Cockle-doo-doo-death
There are certain questions I have never expected to be asked. One of them is:
"Would you like to go to a cockfight Friday?"
It was the specificity of the question that surprised me last week, when Fong, a mototaxi driver who drives me around Phnom Penh sometimes, asked me. This was not an abstract proposition; if I wished, I could actually attend a cockfight and no one would throw me in jail for my morbid curiosity.
And so, of course, I hopped on Fong's motorbike and went across the Tonle Bassac to an island stuck between that river and the Mekong river. With the city behind us, I prepared myself for a debauched scene. I was not disappointed.
I learned a few things almost immediately after sitting on a wooden bench a few feet from the ring, a padded cement circle underneath a galvanized steel roof propped up by wooden posts. (All with only two walls to shield the scene from the tiny dirt road running alongside it. As if anyone in the neighborhood didn't know why dozens of motorbikes are parked there everyday and men can be heard breathlessly shouting for 2-3 minutes only twice every hour.)

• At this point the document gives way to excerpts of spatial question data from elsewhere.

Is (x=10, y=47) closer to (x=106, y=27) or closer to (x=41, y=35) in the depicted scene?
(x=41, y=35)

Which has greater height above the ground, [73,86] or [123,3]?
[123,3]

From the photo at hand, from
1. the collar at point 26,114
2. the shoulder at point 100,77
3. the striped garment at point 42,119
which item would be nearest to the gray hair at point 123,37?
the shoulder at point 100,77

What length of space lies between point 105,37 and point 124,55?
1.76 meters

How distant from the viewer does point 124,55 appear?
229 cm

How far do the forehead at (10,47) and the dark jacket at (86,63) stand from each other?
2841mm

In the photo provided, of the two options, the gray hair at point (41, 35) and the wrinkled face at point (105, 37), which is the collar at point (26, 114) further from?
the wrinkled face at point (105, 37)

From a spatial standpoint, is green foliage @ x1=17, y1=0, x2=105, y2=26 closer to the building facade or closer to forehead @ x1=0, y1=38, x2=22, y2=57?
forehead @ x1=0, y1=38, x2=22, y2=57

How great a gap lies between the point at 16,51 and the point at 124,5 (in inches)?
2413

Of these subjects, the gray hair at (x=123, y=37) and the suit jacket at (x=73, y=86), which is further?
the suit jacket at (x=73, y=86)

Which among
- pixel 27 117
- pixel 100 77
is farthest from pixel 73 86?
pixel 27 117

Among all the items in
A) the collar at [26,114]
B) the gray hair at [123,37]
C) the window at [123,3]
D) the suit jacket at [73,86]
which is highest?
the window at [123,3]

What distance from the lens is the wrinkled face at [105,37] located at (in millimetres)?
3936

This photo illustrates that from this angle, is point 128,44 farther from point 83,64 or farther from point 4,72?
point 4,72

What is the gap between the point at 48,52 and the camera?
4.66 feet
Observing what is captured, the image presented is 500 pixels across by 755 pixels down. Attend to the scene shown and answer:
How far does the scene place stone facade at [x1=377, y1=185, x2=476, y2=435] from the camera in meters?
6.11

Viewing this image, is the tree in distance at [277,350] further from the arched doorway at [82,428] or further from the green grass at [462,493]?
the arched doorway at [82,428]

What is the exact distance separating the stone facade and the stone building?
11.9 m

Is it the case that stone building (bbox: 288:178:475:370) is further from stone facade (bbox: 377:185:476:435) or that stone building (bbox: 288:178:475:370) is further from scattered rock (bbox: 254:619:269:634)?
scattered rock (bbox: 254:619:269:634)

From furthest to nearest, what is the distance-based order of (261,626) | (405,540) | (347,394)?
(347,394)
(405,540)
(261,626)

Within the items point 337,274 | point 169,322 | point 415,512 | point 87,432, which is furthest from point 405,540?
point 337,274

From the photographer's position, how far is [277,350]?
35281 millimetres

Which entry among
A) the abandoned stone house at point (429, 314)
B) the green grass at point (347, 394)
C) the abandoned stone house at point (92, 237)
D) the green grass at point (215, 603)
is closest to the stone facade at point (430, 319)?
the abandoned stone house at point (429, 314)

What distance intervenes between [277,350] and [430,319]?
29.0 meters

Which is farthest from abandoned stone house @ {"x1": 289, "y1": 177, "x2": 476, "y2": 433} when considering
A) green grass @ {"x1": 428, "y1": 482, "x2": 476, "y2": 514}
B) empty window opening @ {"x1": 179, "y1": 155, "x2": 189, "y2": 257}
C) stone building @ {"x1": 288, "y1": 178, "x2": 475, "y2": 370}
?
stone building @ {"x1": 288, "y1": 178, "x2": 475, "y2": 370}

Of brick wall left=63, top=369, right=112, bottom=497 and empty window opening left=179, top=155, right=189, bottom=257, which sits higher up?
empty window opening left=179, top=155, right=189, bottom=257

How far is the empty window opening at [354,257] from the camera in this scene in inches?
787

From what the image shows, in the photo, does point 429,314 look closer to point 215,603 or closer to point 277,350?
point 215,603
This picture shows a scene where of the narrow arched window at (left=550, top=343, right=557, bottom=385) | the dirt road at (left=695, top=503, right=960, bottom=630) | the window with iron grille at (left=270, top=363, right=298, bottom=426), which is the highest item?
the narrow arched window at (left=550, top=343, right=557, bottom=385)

Cockfighting is illegal in many parts of the world for very good reasons. To witness men priming roosters into anger by holding their faces inches from each other, and then to watch them carefully tape spurs to the roosters'legs, is to watch something deeply twisted. The fighters are weighed and hefted and showed to the crowd. The ring's owner steps up and announces the fight, the cocks' "trainers" mist water all over them to cool them off for the action, and then: within three minutes the cruel duel is complete, and one of the roosters is either dead or twitching severely in the dusty dirt ring.
I'll admit the two fights I saw were exciting: What's more viscerally exciting than a fight for survival? But why anyone, save the most inveterate gamblers, would return to the scene day after day is beyond me. (Fong knew most people there, and they knew him.)

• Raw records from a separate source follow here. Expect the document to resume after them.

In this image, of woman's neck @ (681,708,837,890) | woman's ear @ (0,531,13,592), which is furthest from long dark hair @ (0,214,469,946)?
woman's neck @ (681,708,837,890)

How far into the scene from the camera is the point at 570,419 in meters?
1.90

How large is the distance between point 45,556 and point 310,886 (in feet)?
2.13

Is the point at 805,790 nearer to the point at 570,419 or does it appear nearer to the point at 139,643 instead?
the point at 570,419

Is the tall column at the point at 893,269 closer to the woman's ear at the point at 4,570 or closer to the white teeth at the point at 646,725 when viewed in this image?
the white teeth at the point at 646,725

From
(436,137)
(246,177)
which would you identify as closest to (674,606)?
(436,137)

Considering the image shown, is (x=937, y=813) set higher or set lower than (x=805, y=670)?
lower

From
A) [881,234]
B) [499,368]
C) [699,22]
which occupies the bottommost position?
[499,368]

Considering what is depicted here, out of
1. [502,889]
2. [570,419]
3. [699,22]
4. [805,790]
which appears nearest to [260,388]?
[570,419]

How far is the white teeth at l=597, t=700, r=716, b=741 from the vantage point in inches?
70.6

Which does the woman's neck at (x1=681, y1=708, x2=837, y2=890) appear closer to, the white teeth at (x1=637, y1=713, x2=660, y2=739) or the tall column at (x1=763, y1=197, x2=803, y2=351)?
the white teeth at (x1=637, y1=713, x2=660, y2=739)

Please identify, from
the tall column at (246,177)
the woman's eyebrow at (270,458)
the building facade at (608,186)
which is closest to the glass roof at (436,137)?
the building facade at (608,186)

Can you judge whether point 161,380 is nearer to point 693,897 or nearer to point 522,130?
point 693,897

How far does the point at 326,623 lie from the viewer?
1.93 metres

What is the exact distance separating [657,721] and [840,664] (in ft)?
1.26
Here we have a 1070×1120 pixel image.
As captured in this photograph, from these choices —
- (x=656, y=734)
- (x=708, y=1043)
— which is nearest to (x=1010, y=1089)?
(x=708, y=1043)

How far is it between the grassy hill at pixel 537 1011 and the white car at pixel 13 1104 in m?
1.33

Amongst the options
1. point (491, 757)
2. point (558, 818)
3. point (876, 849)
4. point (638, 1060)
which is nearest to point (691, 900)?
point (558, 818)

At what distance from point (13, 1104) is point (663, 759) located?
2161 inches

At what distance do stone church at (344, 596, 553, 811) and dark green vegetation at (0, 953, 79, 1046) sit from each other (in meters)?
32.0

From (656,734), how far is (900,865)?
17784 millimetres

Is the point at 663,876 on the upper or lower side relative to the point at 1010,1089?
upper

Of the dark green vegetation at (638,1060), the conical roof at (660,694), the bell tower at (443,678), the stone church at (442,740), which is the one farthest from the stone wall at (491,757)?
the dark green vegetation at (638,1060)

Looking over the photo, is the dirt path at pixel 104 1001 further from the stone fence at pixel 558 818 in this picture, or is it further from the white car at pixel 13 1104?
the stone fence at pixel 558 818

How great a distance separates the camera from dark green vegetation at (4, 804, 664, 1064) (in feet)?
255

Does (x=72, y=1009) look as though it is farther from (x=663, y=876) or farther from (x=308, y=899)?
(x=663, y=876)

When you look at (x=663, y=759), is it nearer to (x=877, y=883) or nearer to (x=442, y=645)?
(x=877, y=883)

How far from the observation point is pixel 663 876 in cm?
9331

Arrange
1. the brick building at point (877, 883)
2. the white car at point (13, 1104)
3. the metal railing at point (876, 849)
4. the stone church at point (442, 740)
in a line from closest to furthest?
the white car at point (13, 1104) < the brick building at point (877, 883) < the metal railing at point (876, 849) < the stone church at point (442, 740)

It is one thing to choose to eat chicken (or any other animal) and accept the suffering that meat-eating almost necessarily entails. It is another to entertain oneself with, for example, elephants in a circus, when it is very clear that elephants do not like being in circuses. But it's a whole order of magnitude worse to essentially force an animal to kill another in order to take pleasure in and profit from the spectacle.
But Fong told me cockfighting is more sophisticated than simply sizing up two birds and picking one. The birds are imported from countries' around the world, he said, and each rooster's origin can be surmised from the size and shape of its head. Each national breed, apparently, has different strengths. (American roosters are particularly ferocious and victorious and are occasionally imported, he told me.)
The sport has been around in Cambodia for at least a millenium, probably a Chinese cultural import. Roosters can be seen battling each other, surrounded and egged on by men, in certain bas-reliefs on Angkorean temples. The sport's old age is probably the central reason efforts to outlaw the practice appear futile.
I can't resist one paragraph on the legal status of cockfighting in Cambodia. Conversations with Fong yielded the following bewildering information, which offers a perfect window into Cambodia's "the rule of law."
-Cockfighting is illegal in Cambodia.
-If specific information about the cockfighting ring became public knowledge, the owner of and enthusiasts at
the ring would be very, very unhappy. I learned this after taking out my camera; Fong was sure
to tell the crowd that no photos would appear in The Cambodia Daily. We all had a good laugh.
-Cockfighting is filmed and televised in Cambodia once a week.
-Nearly every bettor/spectator at the ring was a soldier or a policeman. (In civilian clothes -- except
for one soldier who walked into the hut with his rifle during the second duel and began cheering
on the action.)
The lesson here: Cockfighting in Cambodia will not be ending any time soon.